■ Task goal ■
According to the blog post below, which city is the writer traveling to for a series of readings and talks?

═══ Text ═══

Month: March 2008
On the flight back from New York, I was seated next to an eccentric older woman who seemed to think everyone’s job was to keep her entertained, informed, or/and comfortable. She asked a guy across the aisle to help her put her suitcase in the overhead bin, and then five minutes later asked him to pull it back down so she could search through it for reading materials. After she finally took her seat, she looked over at the novel I was reading.
She: “So you like Joseph Conrad?”
Me: “Yes, I do.”
She: “I have a first edition of one of his books.”
She: “I can’t remember the title, though. It’s the one about the boat captain.”
Me: “Several of his books have boat captains. Is it Heart of Darkness?”
Me: Lord Jim?
She: That one. But, you know, I don’t care for his writing.
Me: Oh no?
She: I bought the book because he’s so famous and a first edition of his is very valuable, which is what I’m interested in.
I must have had a horrified look on my face, because she immediately asked, “Wait, are you someone who’s into books? Are you a writer?” I nodded, and then took out my reading glasses to signify that I wanted to read now, and to please leave me alone, but she wouldn’t shut up. I got to hear about her earlier flight, the troubles she had with security people, etc. She complained that the coffee was lukewarm (“It’s a plane,” the attendant quipped), got drunk on red wine, snored when she slept, and woke me up when I finally managed to doze off so she could go use the bathroom. Every time I travel on an airplane, I become more of a misanthrope.
It is about 74 degrees in Los Angeles today and very sunny. Tomorrow, though, I’ll be heading out to Rochester, New York, where, according to the weather forecast, it will be snowy and 40 degrees. (That’s 3 degrees Celsius? Or 4? I don’t know. But bone-chilling cold either way.) The good people at Writers and Books have selected Hope for the 2008 If All of Rochester Read the Same Book. I’ll be doing a series of readings and talks in various venues around the city. So if you’re in the area, do come to one of the events and say hello. I’ll be the one with the blue lips and red nose.
There’s a great post by Bob Harris over at the New York Times‘ Paper Cuts blog, in which he lists the seven deadly words of book reviewing. In the comments section, people have been contributing their own loathed terms. Hop on over there and add yours.
My friend H. forwarded me this link to the Le Monde review of Fouad Laroui’s new novel, La femme la plus riche du Yorkshire. It’s about a young Moroccan university professor named Adam Serghini, who arrives in the English countryside for work, and, bored out of his mind, decides to conduct an ethnological study of the population. He sits in their preferred habitat (the pub) and takes scrupulous notes of their mores. He soon meets a rich old lady, with whom he obviously has nothing in common. Clash of civilizations–and typical Laroui humor–ensues.
Anyway, don’t bother looking up a date of release in the U.S. As incredible as it sounds, Laroui has never been translated into English. (Don’t look at me. I tried to get several editors interested in him, even offering to translate him, but no one has shown any interest.)

═══ Dataset excerpts ═══

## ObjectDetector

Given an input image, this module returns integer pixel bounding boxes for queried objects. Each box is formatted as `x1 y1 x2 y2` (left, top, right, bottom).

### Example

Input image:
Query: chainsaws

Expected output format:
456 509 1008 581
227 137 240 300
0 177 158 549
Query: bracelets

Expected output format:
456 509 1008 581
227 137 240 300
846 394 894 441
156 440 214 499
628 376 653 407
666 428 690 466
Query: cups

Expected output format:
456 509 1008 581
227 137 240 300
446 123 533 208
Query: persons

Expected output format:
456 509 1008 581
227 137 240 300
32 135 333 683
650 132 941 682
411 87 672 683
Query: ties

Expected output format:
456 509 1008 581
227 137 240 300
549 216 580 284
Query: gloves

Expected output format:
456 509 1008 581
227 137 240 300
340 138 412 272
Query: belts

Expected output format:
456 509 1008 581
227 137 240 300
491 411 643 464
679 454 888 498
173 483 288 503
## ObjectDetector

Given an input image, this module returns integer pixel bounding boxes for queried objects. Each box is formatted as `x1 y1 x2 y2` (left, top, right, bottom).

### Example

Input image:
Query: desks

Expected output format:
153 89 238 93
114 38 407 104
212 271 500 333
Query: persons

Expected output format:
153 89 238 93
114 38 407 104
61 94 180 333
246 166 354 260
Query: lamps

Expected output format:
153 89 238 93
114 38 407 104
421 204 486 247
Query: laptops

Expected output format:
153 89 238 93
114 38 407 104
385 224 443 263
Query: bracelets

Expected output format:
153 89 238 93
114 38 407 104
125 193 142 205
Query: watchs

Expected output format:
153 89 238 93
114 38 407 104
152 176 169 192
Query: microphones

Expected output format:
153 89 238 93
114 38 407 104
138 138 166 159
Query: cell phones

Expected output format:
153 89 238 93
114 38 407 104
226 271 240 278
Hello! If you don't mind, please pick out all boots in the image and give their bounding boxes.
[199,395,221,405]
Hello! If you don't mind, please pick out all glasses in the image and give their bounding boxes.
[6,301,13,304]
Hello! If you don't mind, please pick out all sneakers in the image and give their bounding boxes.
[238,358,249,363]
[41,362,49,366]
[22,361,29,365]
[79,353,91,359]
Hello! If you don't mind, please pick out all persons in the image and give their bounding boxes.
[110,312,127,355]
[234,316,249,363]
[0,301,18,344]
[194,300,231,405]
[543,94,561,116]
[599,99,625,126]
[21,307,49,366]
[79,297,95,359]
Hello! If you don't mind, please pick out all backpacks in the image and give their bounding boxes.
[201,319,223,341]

═══

■ Result for this task ■
Rochester, New York